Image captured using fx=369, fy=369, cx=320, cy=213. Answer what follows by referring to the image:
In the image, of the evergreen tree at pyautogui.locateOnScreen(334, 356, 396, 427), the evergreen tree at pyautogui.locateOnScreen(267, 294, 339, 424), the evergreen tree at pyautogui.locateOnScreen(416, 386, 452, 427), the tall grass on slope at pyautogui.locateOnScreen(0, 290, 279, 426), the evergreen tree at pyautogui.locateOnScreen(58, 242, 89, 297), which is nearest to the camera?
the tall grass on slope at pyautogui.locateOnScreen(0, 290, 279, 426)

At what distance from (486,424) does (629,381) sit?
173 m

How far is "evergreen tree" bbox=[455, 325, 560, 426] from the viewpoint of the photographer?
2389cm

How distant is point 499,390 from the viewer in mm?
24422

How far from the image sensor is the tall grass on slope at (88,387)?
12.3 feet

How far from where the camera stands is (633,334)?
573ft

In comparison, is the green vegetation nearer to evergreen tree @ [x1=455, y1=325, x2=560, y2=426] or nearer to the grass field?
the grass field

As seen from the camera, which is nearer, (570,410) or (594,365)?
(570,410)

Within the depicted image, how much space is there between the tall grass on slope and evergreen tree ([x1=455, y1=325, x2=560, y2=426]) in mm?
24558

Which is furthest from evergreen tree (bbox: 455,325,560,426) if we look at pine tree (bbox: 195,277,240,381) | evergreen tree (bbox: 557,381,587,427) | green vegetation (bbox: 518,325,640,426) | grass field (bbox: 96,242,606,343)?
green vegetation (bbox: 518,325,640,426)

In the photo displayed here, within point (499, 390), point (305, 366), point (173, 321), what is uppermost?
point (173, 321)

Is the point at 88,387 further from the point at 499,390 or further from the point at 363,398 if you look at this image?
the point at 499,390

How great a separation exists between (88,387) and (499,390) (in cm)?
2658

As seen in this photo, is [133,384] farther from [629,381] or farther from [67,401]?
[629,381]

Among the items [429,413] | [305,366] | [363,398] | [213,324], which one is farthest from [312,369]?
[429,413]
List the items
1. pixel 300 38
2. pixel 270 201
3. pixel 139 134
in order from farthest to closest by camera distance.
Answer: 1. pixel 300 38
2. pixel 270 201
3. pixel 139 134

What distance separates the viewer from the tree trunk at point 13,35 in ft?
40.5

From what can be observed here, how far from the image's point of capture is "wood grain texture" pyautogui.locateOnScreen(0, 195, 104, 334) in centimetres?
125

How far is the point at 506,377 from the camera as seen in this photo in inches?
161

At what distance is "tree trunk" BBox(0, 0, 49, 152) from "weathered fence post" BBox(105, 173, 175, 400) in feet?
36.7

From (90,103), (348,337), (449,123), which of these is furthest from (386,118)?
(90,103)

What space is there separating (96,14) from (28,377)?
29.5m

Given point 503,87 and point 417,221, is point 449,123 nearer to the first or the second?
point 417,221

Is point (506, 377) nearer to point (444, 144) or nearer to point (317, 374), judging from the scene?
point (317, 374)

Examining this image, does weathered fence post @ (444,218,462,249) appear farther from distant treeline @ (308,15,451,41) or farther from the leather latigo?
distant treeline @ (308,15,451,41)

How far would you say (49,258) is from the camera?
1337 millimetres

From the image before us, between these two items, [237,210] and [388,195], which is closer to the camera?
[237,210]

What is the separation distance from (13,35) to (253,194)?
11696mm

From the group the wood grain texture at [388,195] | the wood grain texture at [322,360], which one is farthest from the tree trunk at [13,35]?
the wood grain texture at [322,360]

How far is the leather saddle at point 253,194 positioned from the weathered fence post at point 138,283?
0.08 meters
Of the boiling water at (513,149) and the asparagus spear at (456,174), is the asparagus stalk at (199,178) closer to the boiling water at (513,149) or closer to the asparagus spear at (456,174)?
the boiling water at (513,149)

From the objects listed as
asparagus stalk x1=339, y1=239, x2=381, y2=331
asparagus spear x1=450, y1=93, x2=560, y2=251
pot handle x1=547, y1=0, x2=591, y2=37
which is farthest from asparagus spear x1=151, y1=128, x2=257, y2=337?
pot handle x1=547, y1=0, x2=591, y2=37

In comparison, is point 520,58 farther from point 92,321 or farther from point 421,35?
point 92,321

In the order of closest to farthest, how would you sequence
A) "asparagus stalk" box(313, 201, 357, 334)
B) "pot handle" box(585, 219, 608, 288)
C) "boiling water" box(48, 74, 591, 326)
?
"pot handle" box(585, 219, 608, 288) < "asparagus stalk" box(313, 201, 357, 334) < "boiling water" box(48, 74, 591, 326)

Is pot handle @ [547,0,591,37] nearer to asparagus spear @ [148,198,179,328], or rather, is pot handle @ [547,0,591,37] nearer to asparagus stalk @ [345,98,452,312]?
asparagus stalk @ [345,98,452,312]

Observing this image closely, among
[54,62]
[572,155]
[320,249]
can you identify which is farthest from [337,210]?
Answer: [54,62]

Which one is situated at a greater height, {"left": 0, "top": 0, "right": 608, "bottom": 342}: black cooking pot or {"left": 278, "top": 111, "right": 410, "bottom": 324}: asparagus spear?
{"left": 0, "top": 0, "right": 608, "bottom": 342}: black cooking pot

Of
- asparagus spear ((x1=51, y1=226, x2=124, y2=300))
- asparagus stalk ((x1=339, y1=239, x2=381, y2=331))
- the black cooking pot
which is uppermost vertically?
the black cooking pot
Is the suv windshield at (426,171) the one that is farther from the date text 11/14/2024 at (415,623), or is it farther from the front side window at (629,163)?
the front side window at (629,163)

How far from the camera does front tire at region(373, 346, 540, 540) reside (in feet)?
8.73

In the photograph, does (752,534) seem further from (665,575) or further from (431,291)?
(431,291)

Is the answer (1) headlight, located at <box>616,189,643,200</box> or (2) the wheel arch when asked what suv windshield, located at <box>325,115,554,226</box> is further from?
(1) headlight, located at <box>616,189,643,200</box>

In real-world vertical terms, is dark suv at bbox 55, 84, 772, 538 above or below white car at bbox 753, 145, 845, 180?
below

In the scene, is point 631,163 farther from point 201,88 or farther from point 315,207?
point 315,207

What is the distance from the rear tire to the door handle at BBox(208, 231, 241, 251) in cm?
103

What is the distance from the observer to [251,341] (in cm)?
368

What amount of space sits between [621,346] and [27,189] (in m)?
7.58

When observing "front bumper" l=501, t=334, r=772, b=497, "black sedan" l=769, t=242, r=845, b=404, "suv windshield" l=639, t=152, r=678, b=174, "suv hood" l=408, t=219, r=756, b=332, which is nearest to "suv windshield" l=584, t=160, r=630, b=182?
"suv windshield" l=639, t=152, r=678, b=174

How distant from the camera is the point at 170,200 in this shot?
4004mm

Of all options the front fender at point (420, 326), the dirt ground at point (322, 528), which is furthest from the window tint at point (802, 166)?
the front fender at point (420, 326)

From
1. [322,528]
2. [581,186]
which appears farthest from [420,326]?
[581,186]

━━━━━━━━━━

REQUIRED WORK:
Everything in the listing above should be restated exactly.

RESPONSE FOR THIS EXERCISE:
Image captured using fx=369, fy=369, cx=320, cy=213. Answer what follows by referring to the image:
In the image, of the evergreen tree at pyautogui.locateOnScreen(334, 356, 396, 427), the evergreen tree at pyautogui.locateOnScreen(267, 294, 339, 424), the evergreen tree at pyautogui.locateOnScreen(416, 386, 452, 427), the tall grass on slope at pyautogui.locateOnScreen(0, 290, 279, 426), the evergreen tree at pyautogui.locateOnScreen(58, 242, 89, 297), which is nearest to the camera?
the tall grass on slope at pyautogui.locateOnScreen(0, 290, 279, 426)

At what distance from (486,424) does (629,381) sit?
173 m

How far is "evergreen tree" bbox=[455, 325, 560, 426] from the viewpoint of the photographer?
2389cm

How distant is point 499,390 from the viewer in mm?
24422

How far from the image sensor is the tall grass on slope at (88,387)?
12.3 feet

How far from where the camera stands is (633,334)?
573ft

In comparison, is the green vegetation nearer to evergreen tree @ [x1=455, y1=325, x2=560, y2=426] or nearer to the grass field?
the grass field

As seen from the camera, which is nearer, (570,410) or (594,365)?
(570,410)

Within the depicted image, how much space is there between the tall grass on slope and evergreen tree ([x1=455, y1=325, x2=560, y2=426]) in mm?
24558

Which is furthest from evergreen tree (bbox: 455,325,560,426) if we look at pine tree (bbox: 195,277,240,381) | evergreen tree (bbox: 557,381,587,427) | green vegetation (bbox: 518,325,640,426) | grass field (bbox: 96,242,606,343)?
green vegetation (bbox: 518,325,640,426)

In the photo displayed here, within point (499, 390), point (305, 366), point (173, 321), what is uppermost?
point (173, 321)

Is the point at 88,387 further from the point at 499,390 or further from the point at 363,398 if you look at this image?
the point at 499,390

How great a separation exists between (88,387) and (499,390) (in cm)?
2658

As seen in this photo, is [133,384] farther from [629,381] or farther from [67,401]?
[629,381]

Among the items [429,413] | [305,366] | [363,398] | [213,324], which one is farthest from [312,369]?
[429,413]
List the items
1. pixel 300 38
2. pixel 270 201
3. pixel 139 134
in order from farthest to closest by camera distance.
Answer: 1. pixel 300 38
2. pixel 270 201
3. pixel 139 134

What distance separates the viewer from the tree trunk at point 13,35 in ft?
40.5

From what can be observed here, how far from the image's point of capture is "wood grain texture" pyautogui.locateOnScreen(0, 195, 104, 334) in centimetres?
125

How far is the point at 506,377 from the camera as seen in this photo in inches?
161

At what distance is "tree trunk" BBox(0, 0, 49, 152) from "weathered fence post" BBox(105, 173, 175, 400) in feet?
36.7

From (90,103), (348,337), (449,123), which of these is furthest from (386,118)?
(90,103)

What space is there separating (96,14) from (28,377)?
29.5m

Given point 503,87 and point 417,221, is point 449,123 nearer to the first or the second?
point 417,221

Is point (506, 377) nearer to point (444, 144) or nearer to point (317, 374), judging from the scene?
point (317, 374)

Examining this image, does weathered fence post @ (444,218,462,249) appear farther from distant treeline @ (308,15,451,41) or farther from the leather latigo?
distant treeline @ (308,15,451,41)

How far would you say (49,258) is from the camera?
1337 millimetres

From the image before us, between these two items, [237,210] and [388,195], which is closer to the camera?
[237,210]

What is the separation distance from (13,35) to (253,194)?
11696mm

From the group the wood grain texture at [388,195] | the wood grain texture at [322,360], which one is farthest from the tree trunk at [13,35]?
the wood grain texture at [322,360]

How far is the leather saddle at point 253,194 positioned from the weathered fence post at point 138,283?
0.08 meters
Of the boiling water at (513,149) and the asparagus spear at (456,174), is the asparagus stalk at (199,178) closer to the boiling water at (513,149) or closer to the asparagus spear at (456,174)?
the boiling water at (513,149)

From the objects listed as
asparagus stalk x1=339, y1=239, x2=381, y2=331
asparagus spear x1=450, y1=93, x2=560, y2=251
pot handle x1=547, y1=0, x2=591, y2=37
which is farthest from asparagus spear x1=151, y1=128, x2=257, y2=337?
pot handle x1=547, y1=0, x2=591, y2=37

In comparison, is point 520,58 farther from point 92,321 or farther from point 421,35?
point 92,321

In the order of closest to farthest, how would you sequence
A) "asparagus stalk" box(313, 201, 357, 334)
B) "pot handle" box(585, 219, 608, 288)
C) "boiling water" box(48, 74, 591, 326)
?
"pot handle" box(585, 219, 608, 288) < "asparagus stalk" box(313, 201, 357, 334) < "boiling water" box(48, 74, 591, 326)

Is pot handle @ [547,0,591,37] nearer to asparagus spear @ [148,198,179,328], or rather, is pot handle @ [547,0,591,37] nearer to asparagus stalk @ [345,98,452,312]?
asparagus stalk @ [345,98,452,312]

Observing this image closely, among
[54,62]
[572,155]
[320,249]
can you identify which is farthest from [337,210]?
Answer: [54,62]

Which one is situated at a greater height, {"left": 0, "top": 0, "right": 608, "bottom": 342}: black cooking pot or {"left": 278, "top": 111, "right": 410, "bottom": 324}: asparagus spear?
{"left": 0, "top": 0, "right": 608, "bottom": 342}: black cooking pot

Of
- asparagus spear ((x1=51, y1=226, x2=124, y2=300))
- asparagus stalk ((x1=339, y1=239, x2=381, y2=331))
- the black cooking pot
which is uppermost vertically?
the black cooking pot
Is the suv windshield at (426,171) the one that is farther from the date text 11/14/2024 at (415,623), or is it farther from the front side window at (629,163)?
the front side window at (629,163)

How far from the camera does front tire at region(373, 346, 540, 540) reside (in feet)?
8.73

In the photograph, does (752,534) seem further from (665,575) or further from (431,291)?
(431,291)

Is the answer (1) headlight, located at <box>616,189,643,200</box> or (2) the wheel arch when asked what suv windshield, located at <box>325,115,554,226</box> is further from?
(1) headlight, located at <box>616,189,643,200</box>

In real-world vertical terms, is dark suv at bbox 55, 84, 772, 538 above or below white car at bbox 753, 145, 845, 180?
below

In the scene, is point 631,163 farther from point 201,88 or farther from point 315,207?
point 315,207

What is the distance from the rear tire to the door handle at BBox(208, 231, 241, 251) in cm?
103

What is the distance from the observer to [251,341] (in cm)?
368

What amount of space sits between [621,346] and [27,189] (in m)?
7.58

When observing "front bumper" l=501, t=334, r=772, b=497, "black sedan" l=769, t=242, r=845, b=404, "suv windshield" l=639, t=152, r=678, b=174, "suv hood" l=408, t=219, r=756, b=332, which is nearest to "suv windshield" l=584, t=160, r=630, b=182?
"suv windshield" l=639, t=152, r=678, b=174

How distant from the camera is the point at 170,200 in this shot?
4004mm

Of all options the front fender at point (420, 326), the dirt ground at point (322, 528), which is furthest from the window tint at point (802, 166)?
the front fender at point (420, 326)

From
1. [322,528]
2. [581,186]
which appears farthest from [420,326]?
[581,186]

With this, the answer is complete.